**Text provided:**
·····
Or for the long answer…
This is a reply to a comment from a reader in the previous post about the city not being very aesthetically pleasing:
I agree; the city is not that beautiful here. Taiwan is now considered a developed nation, but it definitely doesn’t look the part at first glance. Carrie has said more than once that she finds it difficult to navigate here because of the lack of variety: the stores are repetitive, the colors are repetitive, and the building structures are repetitive. I think a lot of the difficulty comes in us not being able to read the signs, though, making them seem more repetitive. To us they’re all gibberish, so we have to rely more on a building’s appearance which is difficult and uninspiring here.
I’m not sure why the city isn’t more beautiful. Maybe the same reason that undeveloped or developing nations aren’t very pleasant to look at unless the natural terrain is innately beautiful, and you have a bit of that here in Taipei city in the parks. I guess the government has limited resources for infrastructure, and if a single company spruces up its real estate, it doesn’t do much difference because its store front is about four steps long (in other words, stores are small and it takes a lot of stores making an effort to make a noticeable difference). Or maybe it has more to do with the Chinese and Taiwanese history? This country has only been independent for 100 years I think. When I put my birthday down on the form at the hospital, Daniel told me to put 73 instead of 1984. Maybe the focus in this country thus far has been mainly on functional development?
Also, once you are here, it becomes obvious that the city is not dirty, it is just stained from the mildew and rain due to the subtropical climate. So, the sidewalk or the side of a building will look pretty gross, but upon more careful inspection, it is about as clean as it can get. I often see people cleaning their stores during the day when they are not as busy. It’s not like Mexico where you’ll see a lot of trash and rubble on the streets. The streets here are very clean. The MRT and other transit systems are very clean as well.
As a whole, I would say the people here are more clean than in America. For example, today at work I had to wear a mask because they knew I have a sore throat. Also, every time my students enter my classroom from break time and restroom time or at the beginning of the day, I spray their hands with an antibacterial solution in addition to us making sure they washed their hands with soap and water. Another example: When I visit Tabitha and Daniel’s apartment, I take off my shoes and put on a pair of the inside slippers (this part I was expecting), but then if I want to go in Daniel’s room, I have to take off the inside shoes and leave them right outside his door. One time I forgot and he noticed before I even set my foot down inside his room. I’ve also been noticing that many bedrooms and bathrooms have a bit of a step up or down to get into them. It’s like another divider to keep the dirt out.
Anyone have an idea as to why the city is ugly or… uh, “unique looking”?
·····
**Raw data:**
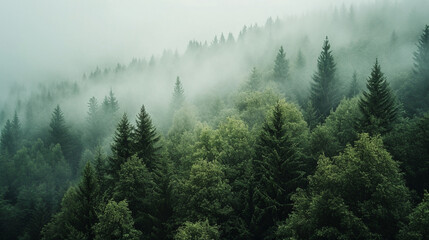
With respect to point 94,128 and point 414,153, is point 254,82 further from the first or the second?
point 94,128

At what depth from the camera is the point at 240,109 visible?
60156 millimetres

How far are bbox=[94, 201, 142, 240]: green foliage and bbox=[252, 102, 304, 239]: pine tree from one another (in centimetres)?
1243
·····
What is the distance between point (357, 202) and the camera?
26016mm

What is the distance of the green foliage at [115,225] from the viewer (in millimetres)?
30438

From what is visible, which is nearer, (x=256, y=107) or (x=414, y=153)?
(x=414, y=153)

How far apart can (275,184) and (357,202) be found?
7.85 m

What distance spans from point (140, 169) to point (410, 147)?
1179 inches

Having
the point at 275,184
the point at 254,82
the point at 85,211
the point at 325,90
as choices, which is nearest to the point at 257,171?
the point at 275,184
·····
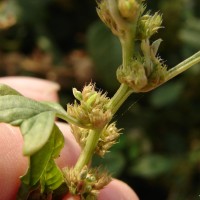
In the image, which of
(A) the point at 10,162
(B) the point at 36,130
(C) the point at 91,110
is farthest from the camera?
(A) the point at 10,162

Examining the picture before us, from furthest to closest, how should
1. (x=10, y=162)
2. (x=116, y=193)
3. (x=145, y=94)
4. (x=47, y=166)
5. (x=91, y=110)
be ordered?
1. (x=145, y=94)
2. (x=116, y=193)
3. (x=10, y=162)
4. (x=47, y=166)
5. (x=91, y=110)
·····
**Using the information:**
1/ From the post about Taipei, reproduce verbatim the part that opens with the words containing "I’m not sure" and closes with "on functional development?".
2/ According to the post about Taipei, what makes the city's sidewalks and building sides look dirty?

**Responses by item number:**
1/
I’m not sure why the city isn’t more beautiful. Maybe the same reason that undeveloped or developing nations aren’t very pleasant to look at unless the natural terrain is innately beautiful, and you have a bit of that here in Taipei city in the parks. I guess the government has limited resources for infrastructure, and if a single company spruces up its real estate, it doesn’t do much difference because its store front is about four steps long (in other words, stores are small and it takes a lot of stores making an effort to make a noticeable difference). Or maybe it has more to do with the Chinese and Taiwanese history? This country has only been independent for 100 years I think. When I put my birthday down on the form at the hospital, Daniel told me to put 73 instead of 1984. Maybe the focus in this country thus far has been mainly on functional development?

2/ They are stained from mildew and rain because of the subtropical climate.